Atualmente, pesquisa nacional apontou a continuidade da alta prevalência da realização da LT. Em 1996, 40,1% das mulheres com vida sexual ativa haviam realizado essa cirurgia, já em 2006 caiu para 36,7%, apresentando baixa queda no decorrer de 10 anos(3); porém o Brasil permanece como um dos países com maiores índices de esterilização feminina do mundo(4).

Tais percentuais remetem à reflexão de como essa escolha está se processando, uma vez que consiste em um método cirúrgico que ocasiona mudanças na vida do casal, muitas vezes desconsideradas no momento da decisão, tendo em vista apenas a ausência de efeitos colaterais, conveniência da LT e o forte desejo de controlar a fecundidade.

A esterilização feminina provocou polêmica desde o seu surgimento por envolver aspectos políticos, éticos, religiosos, demográficos e sociais. Este método cirúrgico tem sido bastante debatido nos aspectos populacionais, de modo que a sua prevalência foi apontada como principal causador da queda da taxa de crescimento populacional entre as décadas de 60 e 90(4).

Vale ressaltar que apenas em novembro de 1997, a Portaria nº 144 da Secretaria de Assistência à Saúde/Ministério da Saúde regulamentou a realização da esterilização cirúrgica voluntária nos serviços públicos para mulheres ou homens com capacidade civil plena e maiores de 25 anos de idade ou, que tivessem, pelo menos, dois filhos vivos, desde que observado o prazo mínimo de sessenta dias entre a manifestação da vontade e o ato cirúrgico(5).

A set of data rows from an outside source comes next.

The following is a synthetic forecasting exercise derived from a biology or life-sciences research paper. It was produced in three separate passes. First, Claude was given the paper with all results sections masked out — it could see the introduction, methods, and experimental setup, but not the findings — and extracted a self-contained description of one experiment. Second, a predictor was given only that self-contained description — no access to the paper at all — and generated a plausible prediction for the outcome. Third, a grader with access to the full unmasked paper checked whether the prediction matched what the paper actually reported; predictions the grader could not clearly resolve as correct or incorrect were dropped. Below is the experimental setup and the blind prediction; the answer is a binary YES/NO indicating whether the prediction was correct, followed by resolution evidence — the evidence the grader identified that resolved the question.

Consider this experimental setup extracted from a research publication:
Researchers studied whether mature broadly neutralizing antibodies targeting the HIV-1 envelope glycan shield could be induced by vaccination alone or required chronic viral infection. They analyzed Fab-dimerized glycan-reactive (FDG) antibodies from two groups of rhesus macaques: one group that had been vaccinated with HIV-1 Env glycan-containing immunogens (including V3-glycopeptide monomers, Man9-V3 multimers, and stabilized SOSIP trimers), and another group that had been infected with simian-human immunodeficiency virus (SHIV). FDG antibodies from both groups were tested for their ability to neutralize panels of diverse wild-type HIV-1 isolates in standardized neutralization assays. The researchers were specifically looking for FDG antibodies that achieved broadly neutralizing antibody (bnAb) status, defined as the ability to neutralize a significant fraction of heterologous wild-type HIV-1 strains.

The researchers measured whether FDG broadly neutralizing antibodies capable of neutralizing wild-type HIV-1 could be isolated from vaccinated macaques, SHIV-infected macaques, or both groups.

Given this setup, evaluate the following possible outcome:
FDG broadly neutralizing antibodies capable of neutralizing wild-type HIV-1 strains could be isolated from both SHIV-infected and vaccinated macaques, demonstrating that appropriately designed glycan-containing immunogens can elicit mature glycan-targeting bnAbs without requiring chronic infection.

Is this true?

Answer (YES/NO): NO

Ao eleger a laqueadura como meio de controle da fecundidade, alguns aspectos estão envolvidos, a saber: o desconhecimento, a insegurança e a existência de mitos quanto a outros métodos, a falta ou dificuldade de acesso aos métodos e o não-esclarecimento, por parte dos profissionais, de que a laqueadura é um método anticoncepcional cirúrgico de difícil reversão(6).

Ademais, o processo sócio-histórico em que ocorreu o advento da LT no Brasil propiciou condições inadequadas para uma escolha livre e esclarecida, o que contribuiu para o aparecimento de um contingente de mulheres arrependidas, sendo estimado entre 11% e 15% das mulheres brasileiras esterilizadas(7-8). O arrependimento constitui a principal repercussão que a LT pode ocasionar, tendo como importante determinante a idade de realização da laqueadura(8-9). Para evitar este problema é importante a identificação das mulheres ou casais mais propensos a essa escolha, estabelecimento de um processo de aconselhamento durante o período mínimo de seis meses entre a manifestação da vontade e o ato cirúrgico, além do oferecimento de uma opção consciente(9).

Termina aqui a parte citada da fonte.